PROPAGANDA IMORAL E ILEGAL

400 dias 2

A publicidade dos atos, programas, obras, serviços e campanhas dos órgãos públicos deverá ter caráter educativo, informativo ou de orientação social, dela não podendo constar nomes, símbolos ou imagens que caracterizem promoção pessoal de autoridades ou servidores públicos.” (Constituição da República Federativa do Brasil, artigo 37, parágrafo 1º).

A propaganda oficial sempre existiu e sempre existirá em qualquer governo.
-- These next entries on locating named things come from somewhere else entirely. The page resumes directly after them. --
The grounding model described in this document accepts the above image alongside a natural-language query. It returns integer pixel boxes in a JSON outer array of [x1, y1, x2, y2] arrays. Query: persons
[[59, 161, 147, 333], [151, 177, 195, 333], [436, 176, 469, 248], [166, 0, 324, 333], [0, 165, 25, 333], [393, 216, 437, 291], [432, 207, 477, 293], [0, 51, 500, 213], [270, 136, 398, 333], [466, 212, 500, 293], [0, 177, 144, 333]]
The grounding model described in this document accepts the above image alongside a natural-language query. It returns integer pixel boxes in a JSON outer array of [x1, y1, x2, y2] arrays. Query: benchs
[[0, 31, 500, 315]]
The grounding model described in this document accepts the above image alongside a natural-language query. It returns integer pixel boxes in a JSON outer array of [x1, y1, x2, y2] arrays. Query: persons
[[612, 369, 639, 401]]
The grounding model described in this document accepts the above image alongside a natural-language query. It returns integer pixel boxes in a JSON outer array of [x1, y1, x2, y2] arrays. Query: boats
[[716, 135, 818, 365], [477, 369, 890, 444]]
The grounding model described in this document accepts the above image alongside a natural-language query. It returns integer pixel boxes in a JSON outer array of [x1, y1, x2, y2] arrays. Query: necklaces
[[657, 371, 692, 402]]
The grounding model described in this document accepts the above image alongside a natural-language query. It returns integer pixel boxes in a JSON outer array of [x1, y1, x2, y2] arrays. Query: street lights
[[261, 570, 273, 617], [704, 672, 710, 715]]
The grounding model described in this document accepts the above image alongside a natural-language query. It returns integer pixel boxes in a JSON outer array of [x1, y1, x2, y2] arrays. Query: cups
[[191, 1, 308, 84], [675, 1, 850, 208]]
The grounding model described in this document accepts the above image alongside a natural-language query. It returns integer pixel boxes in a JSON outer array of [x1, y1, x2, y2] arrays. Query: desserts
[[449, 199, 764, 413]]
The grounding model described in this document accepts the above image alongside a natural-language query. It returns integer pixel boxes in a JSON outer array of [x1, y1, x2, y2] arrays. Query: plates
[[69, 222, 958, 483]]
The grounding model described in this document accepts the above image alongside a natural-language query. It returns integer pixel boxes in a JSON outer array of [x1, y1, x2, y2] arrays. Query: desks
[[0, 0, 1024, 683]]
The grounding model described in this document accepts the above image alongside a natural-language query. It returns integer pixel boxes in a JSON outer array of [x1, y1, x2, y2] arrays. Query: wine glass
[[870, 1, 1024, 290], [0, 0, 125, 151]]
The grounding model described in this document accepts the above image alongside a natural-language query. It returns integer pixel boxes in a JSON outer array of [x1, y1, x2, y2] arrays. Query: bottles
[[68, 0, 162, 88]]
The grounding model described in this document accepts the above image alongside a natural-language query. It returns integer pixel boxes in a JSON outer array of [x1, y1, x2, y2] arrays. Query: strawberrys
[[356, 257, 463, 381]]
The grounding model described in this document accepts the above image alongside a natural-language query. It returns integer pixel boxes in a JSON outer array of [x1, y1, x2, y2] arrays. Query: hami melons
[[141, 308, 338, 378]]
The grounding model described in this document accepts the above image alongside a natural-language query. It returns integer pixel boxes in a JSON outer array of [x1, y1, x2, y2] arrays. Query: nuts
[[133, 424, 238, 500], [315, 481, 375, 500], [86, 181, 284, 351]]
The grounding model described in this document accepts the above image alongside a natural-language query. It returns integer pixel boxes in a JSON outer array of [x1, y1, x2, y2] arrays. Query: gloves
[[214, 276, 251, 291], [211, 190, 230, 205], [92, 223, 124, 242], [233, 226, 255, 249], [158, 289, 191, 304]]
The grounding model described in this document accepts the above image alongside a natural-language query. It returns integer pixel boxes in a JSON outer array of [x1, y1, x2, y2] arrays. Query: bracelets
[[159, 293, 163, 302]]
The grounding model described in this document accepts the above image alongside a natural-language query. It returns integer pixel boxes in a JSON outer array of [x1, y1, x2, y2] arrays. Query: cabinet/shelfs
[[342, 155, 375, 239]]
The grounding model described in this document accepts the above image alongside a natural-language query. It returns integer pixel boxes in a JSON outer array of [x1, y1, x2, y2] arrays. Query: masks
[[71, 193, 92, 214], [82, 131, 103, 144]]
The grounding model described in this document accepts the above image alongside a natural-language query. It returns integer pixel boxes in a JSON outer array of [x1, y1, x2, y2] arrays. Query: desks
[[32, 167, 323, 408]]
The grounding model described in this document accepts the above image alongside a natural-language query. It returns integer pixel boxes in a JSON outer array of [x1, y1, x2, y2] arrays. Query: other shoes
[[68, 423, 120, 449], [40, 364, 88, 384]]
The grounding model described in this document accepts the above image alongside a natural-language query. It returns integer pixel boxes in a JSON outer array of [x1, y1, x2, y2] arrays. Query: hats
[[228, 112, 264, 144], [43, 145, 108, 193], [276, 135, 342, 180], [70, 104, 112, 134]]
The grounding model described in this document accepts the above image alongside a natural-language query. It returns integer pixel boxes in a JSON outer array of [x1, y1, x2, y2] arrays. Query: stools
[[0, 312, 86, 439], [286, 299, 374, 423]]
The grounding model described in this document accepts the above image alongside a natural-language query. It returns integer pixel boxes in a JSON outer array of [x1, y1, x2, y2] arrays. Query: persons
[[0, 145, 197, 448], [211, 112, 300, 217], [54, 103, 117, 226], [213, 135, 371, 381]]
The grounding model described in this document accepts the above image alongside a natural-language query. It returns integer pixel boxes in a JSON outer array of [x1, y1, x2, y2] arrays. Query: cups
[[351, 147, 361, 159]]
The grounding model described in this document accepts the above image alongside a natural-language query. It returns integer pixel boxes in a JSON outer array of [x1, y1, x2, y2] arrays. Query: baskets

Para fazer campanhas publicitárias todo governo sempre teve uma frase ou imagem oficial. O que nenhum governo pode é usar a publicidade oficial, ainda que seja para divulgar os seus próprios feitos, para transmitir uma propaganda partidária. Essa atitude fere o princípio básico da impessoalidade da administração pública.

Imaginem se nos governos do PT as propagandas oficiais estampassem uma estrela vermelha? E se durante o governo do PSDB as propagandas oficiais estampassem a imagem de um tucano? Evidentemente, seriam exemplos nítidos de propaganda partidária pegando carona na propaganda oficial do governo. Pois foi exatamente isso o que fez Bolsonaro na propaganda que divulga os 400 dias de seu governo. O anúncio traz a logomarca de seu partido em formação – o Aliança pelo Brasil – e isso fere os princípios básicos da administração pública.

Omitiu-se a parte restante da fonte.